About 1854, Sir George Gilbert Scott was commissioned to remodel and extend a large country house, and it could have been this appointment which led him to think that the application of the principles of Gothic architecture to secular and domestic building would be the best route for his practice to follow. Scott's client, John Ward-Boughton-Leigh (1790-1868), of Brownsover Hall in Warwickshire, was presumably already familiar with Scott's work at Rugby when he commissioned him to carry out the work. Scott added a new drawing room and entrance hall to Brownsover, and at the other end of the house he built a new banqueting room.
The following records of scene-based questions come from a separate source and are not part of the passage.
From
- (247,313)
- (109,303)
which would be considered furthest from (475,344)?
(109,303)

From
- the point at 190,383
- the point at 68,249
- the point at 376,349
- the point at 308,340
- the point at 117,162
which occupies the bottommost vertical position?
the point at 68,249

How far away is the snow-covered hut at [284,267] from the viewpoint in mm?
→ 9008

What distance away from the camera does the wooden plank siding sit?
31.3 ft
A new entrance porch was formed in the base of a new tower, which has a stair turret on one corner with a spikey roof. He refaced everything, including those portions of the old house which were still visible, in red brick with blue brick patterning, altered the windows, and gave the whole house a uniformly Victorian appearance. The service wing was extended and a stable block added in the same materials. But the resulting design of Gothic details on a classical form seems very clumsy. The self-conscious attempt at asymmetry on the entrance front is spoilt by a clash between the spike of the staircase turret and a high pitched roof-cum-spire over the entrance tower. This is the first time that Scott uses this type of roof, which he repeated on several of his later designs, and it is the only part of Brownsover which is obviously derived from Scott's continental travels. The work was completed about 1857. Scott fell into the trap of trying to disguise the old house with the result that it appears as if he had designed an awkward and ungainly building, which pays little attention to the architectural philosophy that Scott was trying to develop at the time.

Tyack, G., Warwickshire Country Houses (Phillimore, Chichester and London, 1994), p. 234.